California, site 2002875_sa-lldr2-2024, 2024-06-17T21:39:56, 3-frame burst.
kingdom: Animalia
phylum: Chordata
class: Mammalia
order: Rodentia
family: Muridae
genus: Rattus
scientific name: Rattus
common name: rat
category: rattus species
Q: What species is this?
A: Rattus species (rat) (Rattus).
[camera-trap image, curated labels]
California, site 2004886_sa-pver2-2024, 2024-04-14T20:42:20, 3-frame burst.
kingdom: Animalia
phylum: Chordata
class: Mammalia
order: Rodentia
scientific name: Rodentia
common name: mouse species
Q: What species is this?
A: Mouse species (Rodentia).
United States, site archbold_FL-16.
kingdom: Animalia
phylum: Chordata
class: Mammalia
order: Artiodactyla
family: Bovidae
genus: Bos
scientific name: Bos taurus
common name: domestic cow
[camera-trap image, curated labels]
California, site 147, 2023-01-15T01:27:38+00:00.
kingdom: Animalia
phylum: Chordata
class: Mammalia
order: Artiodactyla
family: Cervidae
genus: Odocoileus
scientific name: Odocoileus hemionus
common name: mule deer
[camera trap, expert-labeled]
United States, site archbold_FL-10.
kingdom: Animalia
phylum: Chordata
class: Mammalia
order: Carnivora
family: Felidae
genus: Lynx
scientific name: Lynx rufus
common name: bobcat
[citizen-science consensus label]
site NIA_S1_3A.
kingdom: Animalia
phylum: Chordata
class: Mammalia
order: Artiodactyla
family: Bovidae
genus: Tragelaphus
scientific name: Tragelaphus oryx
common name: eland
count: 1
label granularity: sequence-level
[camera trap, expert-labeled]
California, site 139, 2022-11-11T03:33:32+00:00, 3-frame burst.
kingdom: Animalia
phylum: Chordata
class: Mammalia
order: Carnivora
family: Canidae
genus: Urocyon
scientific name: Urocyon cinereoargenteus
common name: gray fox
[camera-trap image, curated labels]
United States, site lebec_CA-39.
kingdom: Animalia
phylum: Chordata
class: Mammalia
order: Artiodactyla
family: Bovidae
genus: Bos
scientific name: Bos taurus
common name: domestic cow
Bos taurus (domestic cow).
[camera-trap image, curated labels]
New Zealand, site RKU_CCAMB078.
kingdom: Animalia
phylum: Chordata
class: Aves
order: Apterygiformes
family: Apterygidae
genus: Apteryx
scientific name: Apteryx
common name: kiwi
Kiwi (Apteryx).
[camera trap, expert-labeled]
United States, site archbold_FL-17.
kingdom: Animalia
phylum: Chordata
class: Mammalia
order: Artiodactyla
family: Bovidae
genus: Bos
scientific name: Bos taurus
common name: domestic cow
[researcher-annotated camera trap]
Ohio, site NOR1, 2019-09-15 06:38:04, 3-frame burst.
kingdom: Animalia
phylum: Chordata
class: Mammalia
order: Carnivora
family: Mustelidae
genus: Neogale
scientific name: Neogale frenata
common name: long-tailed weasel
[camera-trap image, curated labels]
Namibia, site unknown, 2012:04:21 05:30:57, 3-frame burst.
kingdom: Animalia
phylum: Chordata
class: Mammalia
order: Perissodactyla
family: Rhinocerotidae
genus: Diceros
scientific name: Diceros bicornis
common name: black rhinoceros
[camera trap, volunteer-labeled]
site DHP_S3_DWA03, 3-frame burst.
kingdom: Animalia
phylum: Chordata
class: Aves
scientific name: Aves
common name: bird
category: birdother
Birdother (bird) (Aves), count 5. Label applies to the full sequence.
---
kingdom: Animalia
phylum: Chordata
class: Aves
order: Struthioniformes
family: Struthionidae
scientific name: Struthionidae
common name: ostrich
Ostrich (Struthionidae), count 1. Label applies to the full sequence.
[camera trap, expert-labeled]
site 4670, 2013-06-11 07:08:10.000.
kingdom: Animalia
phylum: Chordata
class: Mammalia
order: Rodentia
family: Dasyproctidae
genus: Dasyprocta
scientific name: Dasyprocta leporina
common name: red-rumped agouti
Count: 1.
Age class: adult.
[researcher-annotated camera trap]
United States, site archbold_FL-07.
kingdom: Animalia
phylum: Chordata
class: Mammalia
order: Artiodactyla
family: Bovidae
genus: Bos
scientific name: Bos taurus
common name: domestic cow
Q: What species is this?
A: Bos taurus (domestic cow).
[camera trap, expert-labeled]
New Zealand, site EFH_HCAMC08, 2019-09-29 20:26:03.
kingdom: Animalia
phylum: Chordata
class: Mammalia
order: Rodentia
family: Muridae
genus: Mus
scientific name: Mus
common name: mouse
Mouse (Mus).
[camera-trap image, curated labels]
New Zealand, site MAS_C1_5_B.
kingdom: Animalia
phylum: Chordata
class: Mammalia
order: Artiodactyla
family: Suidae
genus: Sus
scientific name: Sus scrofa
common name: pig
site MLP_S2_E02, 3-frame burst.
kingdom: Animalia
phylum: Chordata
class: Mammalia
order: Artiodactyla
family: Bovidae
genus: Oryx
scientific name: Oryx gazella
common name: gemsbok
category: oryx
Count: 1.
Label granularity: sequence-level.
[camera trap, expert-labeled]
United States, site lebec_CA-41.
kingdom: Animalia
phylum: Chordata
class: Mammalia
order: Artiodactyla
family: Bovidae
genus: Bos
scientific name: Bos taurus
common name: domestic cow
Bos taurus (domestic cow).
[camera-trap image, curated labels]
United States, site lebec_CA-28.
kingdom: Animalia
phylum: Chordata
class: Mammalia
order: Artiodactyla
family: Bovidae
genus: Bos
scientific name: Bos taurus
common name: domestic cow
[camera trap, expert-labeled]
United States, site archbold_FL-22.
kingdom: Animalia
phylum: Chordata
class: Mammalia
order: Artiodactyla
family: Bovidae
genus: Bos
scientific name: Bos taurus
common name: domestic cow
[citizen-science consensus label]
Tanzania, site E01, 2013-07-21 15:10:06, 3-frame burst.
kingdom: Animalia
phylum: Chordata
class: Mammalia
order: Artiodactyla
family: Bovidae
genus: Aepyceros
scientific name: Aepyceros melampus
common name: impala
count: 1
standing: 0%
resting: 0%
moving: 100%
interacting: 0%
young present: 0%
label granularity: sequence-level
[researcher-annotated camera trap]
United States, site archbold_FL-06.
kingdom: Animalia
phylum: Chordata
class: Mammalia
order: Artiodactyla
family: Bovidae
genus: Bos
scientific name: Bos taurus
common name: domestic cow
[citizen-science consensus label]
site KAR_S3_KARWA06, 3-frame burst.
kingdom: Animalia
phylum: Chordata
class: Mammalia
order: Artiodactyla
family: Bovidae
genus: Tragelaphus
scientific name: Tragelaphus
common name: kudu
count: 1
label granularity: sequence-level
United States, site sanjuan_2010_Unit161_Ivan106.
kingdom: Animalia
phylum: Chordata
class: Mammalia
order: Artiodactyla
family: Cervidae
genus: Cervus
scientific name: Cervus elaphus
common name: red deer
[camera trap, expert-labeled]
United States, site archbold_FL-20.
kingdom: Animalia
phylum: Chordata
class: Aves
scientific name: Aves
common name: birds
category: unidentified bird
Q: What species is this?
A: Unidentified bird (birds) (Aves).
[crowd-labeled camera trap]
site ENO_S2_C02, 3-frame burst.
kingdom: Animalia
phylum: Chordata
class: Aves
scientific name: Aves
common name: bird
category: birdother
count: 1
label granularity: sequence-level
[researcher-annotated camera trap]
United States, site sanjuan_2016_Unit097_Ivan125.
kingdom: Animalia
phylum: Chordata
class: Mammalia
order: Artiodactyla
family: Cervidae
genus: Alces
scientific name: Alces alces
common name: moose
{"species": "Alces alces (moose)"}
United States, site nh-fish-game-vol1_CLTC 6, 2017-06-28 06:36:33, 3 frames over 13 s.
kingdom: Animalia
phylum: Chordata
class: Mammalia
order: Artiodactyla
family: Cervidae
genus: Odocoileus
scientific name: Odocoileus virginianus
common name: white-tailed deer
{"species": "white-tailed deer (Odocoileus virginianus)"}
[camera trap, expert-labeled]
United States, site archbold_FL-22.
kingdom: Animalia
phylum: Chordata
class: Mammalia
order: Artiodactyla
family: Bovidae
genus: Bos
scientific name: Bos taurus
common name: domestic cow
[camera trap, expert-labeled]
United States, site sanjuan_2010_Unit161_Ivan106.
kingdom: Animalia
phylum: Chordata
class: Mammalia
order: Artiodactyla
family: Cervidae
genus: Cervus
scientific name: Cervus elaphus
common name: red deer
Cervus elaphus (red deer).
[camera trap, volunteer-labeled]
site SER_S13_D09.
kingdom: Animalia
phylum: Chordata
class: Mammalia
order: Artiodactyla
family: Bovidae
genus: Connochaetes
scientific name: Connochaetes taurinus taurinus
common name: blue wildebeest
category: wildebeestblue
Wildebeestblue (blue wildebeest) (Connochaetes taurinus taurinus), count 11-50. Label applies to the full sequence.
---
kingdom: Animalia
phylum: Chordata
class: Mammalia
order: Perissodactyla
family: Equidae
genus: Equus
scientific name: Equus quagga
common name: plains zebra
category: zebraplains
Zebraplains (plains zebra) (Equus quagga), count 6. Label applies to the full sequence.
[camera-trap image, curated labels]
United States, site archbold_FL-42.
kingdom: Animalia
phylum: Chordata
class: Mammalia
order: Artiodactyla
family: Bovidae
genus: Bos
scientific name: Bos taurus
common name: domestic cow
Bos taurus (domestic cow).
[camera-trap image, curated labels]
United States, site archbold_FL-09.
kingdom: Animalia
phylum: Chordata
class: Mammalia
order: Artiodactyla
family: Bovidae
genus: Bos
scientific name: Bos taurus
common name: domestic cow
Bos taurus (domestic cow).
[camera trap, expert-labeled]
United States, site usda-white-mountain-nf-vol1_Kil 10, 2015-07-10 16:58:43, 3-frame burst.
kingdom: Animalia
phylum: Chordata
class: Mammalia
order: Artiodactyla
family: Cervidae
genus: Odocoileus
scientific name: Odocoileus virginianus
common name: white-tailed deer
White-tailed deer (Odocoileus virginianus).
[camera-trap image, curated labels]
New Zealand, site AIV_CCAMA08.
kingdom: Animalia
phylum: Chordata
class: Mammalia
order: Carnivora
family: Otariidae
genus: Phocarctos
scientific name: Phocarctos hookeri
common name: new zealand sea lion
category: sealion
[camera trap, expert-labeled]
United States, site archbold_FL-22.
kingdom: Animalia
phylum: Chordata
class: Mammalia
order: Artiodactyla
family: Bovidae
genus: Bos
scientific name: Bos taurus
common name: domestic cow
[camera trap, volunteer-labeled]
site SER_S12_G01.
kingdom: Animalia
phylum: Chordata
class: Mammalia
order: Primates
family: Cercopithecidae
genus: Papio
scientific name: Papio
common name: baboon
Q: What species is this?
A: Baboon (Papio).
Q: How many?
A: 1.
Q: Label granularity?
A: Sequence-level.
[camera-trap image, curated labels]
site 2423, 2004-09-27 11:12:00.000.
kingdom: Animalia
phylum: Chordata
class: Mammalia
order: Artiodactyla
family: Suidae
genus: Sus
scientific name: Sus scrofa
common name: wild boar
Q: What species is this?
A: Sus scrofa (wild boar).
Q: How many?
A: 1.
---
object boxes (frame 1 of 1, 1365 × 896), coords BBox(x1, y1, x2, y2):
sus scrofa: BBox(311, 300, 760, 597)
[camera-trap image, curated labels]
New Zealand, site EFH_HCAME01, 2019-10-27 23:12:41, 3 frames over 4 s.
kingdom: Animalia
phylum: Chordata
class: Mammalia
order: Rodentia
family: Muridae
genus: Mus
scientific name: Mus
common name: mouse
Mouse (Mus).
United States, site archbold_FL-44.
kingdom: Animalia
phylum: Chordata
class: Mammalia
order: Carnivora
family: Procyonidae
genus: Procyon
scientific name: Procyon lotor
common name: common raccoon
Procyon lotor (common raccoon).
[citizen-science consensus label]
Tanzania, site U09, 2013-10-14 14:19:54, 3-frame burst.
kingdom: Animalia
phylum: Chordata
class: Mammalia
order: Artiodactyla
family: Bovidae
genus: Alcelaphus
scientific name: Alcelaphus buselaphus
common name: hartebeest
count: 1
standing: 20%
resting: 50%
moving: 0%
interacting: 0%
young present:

_TASK TO CARRY OUT_. In the listing above, find the line containing "site MLP_S2_E02, 3-frame burst." and the line containing "Tanzania, site E01, 2013-07-21", then repeat those two lines and everything between them exactly.

_ANSWER SPACE_.
site MLP_S2_E02, 3-frame burst.
kingdom: Animalia
phylum: Chordata
class: Mammalia
order: Artiodactyla
family: Bovidae
genus: Oryx
scientific name: Oryx gazella
common name: gemsbok
category: oryx
Count: 1.
Label granularity: sequence-level.
[camera trap, expert-labeled]
United States, site lebec_CA-41.
kingdom: Animalia
phylum: Chordata
class: Mammalia
order: Artiodactyla
family: Bovidae
genus: Bos
scientific name: Bos taurus
common name: domestic cow
Bos taurus (domestic cow).
[camera-trap image, curated labels]
United States, site lebec_CA-28.
kingdom: Animalia
phylum: Chordata
class: Mammalia
order: Artiodactyla
family: Bovidae
genus: Bos
scientific name: Bos taurus
common name: domestic cow
[camera trap, expert-labeled]
United States, site archbold_FL-22.
kingdom: Animalia
phylum: Chordata
class: Mammalia
order: Artiodactyla
family: Bovidae
genus: Bos
scientific name: Bos taurus
common name: domestic cow
[citizen-science consensus label]
Tanzania, site E01, 2013-07-21 15:10:06, 3-frame burst.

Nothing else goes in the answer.